3D SQM manifolds (left), 2D staining quality maps (middle), and sensitivity maps (right) for PT (top row) and MT (bottom row).

Figure 4 displays the SQM manifolds, the staining-quality and sensitivity contour maps for both the PT and MT tissue categories. For PT, the SQM manifold shows that high-quality staining can be obtained when operating in the range of \(9< C < 17\) \(\upmu \)g/mL and \(85< RT < 160\) s. It also illustrates the variation in the staining quality, i.e., that the staining quality is low for low-end and high-end C and RT values. These observations align with the concepts of insufficient and over-staining, respectively, which cause a decay in staining quality. Therefore, observations from the quality map can aid in reducing false negative and false positive staining. In addition, the sensitivity map indicates the stability of the staining quality for a given parameter configuration. It shows that the staining quality is slightly sensitive towards the lower end and the upper end of the aforementioned range of C values.

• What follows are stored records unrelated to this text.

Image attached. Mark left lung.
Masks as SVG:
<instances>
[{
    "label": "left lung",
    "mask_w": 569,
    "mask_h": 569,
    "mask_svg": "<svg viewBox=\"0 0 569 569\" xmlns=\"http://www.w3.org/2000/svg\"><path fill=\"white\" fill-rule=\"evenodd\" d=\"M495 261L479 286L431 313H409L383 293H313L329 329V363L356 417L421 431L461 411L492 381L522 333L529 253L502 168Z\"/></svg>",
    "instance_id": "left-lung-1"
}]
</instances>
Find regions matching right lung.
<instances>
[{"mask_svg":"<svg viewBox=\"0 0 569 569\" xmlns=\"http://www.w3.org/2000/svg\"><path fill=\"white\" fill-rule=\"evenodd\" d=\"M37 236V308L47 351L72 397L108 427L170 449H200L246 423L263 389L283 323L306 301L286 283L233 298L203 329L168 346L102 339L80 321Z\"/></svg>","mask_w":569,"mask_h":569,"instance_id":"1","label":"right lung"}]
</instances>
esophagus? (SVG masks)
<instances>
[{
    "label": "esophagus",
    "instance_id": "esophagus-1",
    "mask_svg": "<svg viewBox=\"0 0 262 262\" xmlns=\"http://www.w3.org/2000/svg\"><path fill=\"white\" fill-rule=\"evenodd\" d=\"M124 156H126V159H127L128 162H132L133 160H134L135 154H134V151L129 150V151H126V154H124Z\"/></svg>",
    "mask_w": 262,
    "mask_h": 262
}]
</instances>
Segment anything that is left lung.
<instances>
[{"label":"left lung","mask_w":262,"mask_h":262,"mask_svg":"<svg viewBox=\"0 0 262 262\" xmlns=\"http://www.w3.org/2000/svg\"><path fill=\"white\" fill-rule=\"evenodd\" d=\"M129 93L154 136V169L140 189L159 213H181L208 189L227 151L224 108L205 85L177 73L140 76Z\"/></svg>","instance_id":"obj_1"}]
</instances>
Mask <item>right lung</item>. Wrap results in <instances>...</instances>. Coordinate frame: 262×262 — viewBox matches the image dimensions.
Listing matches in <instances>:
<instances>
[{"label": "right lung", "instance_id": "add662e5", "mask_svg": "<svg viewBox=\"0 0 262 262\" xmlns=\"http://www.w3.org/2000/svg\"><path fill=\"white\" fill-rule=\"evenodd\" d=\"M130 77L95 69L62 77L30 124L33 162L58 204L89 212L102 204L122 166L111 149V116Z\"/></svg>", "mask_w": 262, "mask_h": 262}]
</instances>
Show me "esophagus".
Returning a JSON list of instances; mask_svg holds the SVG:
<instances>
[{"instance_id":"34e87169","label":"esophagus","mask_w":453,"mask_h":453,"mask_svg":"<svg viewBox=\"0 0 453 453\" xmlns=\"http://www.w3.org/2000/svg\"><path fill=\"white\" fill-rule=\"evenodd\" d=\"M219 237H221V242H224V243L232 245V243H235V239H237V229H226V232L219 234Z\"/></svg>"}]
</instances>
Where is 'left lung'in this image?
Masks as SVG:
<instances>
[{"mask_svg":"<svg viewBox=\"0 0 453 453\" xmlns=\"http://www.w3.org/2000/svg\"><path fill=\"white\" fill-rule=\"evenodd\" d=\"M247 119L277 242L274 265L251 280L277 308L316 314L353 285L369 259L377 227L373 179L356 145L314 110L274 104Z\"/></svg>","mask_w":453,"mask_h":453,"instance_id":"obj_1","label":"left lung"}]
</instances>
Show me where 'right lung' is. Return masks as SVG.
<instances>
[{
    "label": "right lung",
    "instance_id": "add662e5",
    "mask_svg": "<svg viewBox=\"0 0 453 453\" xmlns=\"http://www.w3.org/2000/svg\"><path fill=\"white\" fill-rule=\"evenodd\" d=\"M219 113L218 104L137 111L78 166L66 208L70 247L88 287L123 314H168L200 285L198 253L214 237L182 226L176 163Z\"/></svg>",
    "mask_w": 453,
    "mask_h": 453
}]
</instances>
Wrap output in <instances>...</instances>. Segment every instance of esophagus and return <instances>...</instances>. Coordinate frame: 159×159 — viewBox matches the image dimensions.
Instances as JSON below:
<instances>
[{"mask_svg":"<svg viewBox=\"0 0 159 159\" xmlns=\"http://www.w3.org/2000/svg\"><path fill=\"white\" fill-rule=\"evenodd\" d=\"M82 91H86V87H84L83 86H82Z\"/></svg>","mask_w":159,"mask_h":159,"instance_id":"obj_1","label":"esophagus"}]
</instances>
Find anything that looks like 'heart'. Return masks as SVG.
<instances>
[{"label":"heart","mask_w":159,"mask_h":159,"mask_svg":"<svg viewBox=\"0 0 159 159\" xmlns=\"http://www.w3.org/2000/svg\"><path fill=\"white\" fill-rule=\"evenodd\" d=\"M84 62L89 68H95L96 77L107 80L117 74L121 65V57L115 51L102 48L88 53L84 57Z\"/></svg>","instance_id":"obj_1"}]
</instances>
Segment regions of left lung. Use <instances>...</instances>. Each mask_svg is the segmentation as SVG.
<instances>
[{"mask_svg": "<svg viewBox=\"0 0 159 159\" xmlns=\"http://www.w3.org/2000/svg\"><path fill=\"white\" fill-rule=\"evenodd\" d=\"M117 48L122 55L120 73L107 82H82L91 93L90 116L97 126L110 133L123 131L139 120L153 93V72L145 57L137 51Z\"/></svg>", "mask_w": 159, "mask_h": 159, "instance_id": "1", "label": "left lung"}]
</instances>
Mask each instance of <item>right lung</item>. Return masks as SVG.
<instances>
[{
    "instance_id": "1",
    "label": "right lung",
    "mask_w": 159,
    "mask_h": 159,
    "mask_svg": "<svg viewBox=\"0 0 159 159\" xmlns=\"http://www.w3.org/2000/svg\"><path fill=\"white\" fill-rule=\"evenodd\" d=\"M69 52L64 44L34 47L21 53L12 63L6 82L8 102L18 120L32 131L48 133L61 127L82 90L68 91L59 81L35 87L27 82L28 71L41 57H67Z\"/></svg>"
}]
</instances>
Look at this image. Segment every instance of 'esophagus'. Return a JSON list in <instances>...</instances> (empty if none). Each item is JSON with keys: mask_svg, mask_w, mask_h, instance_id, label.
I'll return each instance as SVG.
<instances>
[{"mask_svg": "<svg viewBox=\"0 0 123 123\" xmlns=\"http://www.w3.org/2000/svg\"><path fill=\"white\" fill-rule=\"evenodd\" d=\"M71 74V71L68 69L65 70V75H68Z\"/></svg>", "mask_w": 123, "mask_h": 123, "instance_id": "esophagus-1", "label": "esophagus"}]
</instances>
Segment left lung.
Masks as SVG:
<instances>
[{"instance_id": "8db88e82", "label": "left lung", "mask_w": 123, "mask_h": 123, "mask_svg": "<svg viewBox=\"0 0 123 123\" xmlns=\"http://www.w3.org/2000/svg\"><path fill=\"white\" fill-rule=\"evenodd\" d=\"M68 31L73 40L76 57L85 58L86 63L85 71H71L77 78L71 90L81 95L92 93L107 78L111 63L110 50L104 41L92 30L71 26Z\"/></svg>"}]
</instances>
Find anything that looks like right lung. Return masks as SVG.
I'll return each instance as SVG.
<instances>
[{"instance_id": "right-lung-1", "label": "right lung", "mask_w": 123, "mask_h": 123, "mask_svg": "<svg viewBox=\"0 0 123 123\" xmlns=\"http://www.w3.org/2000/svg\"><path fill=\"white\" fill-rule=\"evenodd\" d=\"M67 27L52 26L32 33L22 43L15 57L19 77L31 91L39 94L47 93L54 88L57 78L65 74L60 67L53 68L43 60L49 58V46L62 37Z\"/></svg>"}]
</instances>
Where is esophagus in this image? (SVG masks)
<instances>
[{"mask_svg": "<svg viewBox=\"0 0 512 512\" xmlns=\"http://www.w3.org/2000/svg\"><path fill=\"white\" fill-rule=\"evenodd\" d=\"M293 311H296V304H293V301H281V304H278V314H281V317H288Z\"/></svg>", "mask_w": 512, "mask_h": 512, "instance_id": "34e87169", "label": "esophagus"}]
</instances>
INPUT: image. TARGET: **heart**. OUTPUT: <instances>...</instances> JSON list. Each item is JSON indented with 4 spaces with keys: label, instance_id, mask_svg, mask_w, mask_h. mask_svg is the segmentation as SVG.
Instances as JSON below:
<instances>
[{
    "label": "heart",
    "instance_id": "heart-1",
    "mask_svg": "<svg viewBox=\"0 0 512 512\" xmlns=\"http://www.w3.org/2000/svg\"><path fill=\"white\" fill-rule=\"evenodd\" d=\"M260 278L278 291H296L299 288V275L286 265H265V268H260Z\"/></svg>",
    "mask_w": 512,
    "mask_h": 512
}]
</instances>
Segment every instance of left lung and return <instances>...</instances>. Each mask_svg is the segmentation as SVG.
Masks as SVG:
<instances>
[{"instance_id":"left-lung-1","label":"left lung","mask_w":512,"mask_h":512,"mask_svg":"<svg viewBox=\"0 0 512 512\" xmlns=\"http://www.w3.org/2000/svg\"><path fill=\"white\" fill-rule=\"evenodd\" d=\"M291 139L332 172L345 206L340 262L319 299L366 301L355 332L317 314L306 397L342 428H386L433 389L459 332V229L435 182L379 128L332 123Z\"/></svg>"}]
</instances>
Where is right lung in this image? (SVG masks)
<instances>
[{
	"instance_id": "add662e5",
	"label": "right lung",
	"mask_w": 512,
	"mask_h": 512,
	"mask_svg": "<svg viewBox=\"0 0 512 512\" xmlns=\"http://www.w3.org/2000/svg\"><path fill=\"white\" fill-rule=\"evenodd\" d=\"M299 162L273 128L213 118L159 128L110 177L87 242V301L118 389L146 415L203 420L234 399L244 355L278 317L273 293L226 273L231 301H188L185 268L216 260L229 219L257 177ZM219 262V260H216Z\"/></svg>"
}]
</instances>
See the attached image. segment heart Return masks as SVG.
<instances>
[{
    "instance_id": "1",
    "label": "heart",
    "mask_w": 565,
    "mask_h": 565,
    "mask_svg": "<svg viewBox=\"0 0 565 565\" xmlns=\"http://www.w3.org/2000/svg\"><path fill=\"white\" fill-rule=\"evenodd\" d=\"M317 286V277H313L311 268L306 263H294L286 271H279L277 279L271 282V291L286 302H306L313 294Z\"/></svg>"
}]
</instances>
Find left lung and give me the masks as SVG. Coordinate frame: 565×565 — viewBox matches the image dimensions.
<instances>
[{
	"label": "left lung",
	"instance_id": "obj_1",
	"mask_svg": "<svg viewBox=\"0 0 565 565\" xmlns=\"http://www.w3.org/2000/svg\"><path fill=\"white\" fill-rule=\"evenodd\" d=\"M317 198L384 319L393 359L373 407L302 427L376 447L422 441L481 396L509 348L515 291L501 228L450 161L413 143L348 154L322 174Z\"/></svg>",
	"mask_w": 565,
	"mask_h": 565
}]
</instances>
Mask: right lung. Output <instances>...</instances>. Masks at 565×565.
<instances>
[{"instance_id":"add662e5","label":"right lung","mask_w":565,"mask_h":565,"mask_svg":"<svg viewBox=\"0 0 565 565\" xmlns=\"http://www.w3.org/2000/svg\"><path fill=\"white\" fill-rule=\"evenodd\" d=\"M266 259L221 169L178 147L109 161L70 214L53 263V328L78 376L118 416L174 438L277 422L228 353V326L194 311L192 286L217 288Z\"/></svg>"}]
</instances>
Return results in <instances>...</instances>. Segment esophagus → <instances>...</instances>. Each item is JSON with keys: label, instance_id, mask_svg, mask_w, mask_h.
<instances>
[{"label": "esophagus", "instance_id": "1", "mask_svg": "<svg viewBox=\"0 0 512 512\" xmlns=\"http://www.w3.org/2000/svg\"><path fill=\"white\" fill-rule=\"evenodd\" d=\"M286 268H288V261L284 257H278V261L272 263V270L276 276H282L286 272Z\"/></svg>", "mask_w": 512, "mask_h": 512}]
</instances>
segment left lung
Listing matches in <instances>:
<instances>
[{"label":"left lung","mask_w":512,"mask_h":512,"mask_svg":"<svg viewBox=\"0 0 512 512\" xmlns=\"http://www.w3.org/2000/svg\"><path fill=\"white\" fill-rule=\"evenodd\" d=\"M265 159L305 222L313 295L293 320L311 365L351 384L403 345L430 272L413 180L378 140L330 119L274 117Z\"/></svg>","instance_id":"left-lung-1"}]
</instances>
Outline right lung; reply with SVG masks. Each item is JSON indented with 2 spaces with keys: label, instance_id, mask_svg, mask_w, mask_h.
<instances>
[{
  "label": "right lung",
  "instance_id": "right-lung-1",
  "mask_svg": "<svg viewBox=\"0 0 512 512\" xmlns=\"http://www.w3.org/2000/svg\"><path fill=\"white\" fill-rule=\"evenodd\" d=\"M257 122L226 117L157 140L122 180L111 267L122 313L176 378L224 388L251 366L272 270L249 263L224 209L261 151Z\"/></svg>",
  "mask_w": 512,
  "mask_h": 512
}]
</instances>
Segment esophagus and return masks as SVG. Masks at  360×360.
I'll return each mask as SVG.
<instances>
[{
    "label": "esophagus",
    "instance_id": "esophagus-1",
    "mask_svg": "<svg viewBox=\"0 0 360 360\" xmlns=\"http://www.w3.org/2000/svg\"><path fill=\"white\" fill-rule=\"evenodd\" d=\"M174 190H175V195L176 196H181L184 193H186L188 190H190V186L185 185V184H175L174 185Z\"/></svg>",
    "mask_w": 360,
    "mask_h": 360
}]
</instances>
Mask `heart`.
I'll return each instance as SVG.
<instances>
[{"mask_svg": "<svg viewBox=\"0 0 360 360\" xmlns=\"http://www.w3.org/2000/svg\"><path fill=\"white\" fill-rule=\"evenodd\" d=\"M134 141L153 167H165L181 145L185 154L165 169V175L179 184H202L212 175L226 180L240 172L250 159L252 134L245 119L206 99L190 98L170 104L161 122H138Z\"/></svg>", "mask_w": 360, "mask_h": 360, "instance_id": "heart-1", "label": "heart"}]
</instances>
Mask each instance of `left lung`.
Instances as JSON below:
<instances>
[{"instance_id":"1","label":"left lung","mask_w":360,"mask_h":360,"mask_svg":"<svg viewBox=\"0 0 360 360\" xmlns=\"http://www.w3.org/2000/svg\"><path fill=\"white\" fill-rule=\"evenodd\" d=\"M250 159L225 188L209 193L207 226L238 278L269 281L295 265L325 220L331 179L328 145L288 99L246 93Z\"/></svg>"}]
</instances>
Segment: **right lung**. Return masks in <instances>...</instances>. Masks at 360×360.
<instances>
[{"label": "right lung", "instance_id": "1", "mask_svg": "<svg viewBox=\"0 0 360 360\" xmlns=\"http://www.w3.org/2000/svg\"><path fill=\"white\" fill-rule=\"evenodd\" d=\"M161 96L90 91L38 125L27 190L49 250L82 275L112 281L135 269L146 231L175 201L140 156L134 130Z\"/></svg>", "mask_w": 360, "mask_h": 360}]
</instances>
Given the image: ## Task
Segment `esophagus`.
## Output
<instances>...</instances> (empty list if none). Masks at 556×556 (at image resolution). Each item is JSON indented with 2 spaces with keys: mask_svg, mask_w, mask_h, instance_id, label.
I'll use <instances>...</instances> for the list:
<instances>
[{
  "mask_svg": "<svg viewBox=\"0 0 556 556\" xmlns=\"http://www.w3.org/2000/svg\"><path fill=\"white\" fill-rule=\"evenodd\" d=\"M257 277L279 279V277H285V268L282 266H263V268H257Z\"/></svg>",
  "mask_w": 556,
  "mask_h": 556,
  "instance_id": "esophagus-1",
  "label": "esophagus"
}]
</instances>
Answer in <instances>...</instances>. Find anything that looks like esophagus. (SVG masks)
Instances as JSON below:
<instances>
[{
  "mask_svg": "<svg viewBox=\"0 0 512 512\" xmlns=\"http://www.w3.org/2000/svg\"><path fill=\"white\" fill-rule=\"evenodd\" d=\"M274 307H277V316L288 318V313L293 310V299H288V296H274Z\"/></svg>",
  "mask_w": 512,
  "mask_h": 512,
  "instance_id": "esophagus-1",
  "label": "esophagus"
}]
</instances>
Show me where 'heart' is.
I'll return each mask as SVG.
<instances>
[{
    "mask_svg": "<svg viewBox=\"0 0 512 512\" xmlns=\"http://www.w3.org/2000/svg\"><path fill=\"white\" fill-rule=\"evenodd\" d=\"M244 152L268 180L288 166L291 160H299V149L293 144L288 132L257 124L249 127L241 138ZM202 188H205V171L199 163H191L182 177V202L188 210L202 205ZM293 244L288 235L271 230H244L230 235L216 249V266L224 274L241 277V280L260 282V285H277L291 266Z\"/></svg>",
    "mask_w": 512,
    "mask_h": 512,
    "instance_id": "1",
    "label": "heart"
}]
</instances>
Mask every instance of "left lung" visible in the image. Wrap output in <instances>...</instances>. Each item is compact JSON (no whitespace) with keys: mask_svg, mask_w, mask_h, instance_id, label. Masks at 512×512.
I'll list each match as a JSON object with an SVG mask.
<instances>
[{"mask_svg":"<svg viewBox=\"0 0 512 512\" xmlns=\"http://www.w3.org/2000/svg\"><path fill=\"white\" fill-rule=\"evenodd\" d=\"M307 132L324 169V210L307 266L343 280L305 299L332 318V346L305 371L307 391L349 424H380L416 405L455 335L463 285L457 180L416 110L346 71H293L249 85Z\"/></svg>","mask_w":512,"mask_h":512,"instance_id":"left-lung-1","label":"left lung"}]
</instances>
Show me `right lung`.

Combining the knowledge from both the maps, an operational range of \(11< C < 15\) \(\upmu \)g/mL and \(85< RT< 130\) s can be selected for generating stable and high-quality stains. In a similar analysis for MT, it can be observed that the high staining-quality range is highly unstable. Thus, a more stable operating range should be selected from the sensitivity map, with a small compromise in the staining quality. To verify the robustness of the optimal parameters computed, 95% staining-quality confidence ellipses were evaluated for 500 bootstrap datasets, which resulted in consistent performance and behavior across all datasets.

4 Conclusions

In this work, we have proposed a framework that uses visual computing and machine learning techniques to address a prevalent challenge in IHC. We first devised an automatic methodology for the quantification of the staining quality in IHC-stained images. Then we introduced a tool for standardizing the IHC process parameters via automatic determination of the operating bounds. The proposed framework was applied to HER2-stained breast cancer tissues, with promising results achieved in the experiments conducted. The computationally extracted results were validated against subjective expert opinions, with the staining behavior found in line with underlying biology of the tissue type. Furthermore, a quantitative evaluation of these results led to the development of SQMs, reducing subjectivity and uncertainty of such staining, while defining operational parameters that lead to high-quality stains. Inclusion of further quality indicators and availability of more stained tissue specimens will undoubtedly refine our system. These promising results show the potential of our approach towards the standardization of immunostaining using automatic process-parameter optimization in IHC, but most importantly, for reducing uncertainty in cancer diagnosis and treatment selection.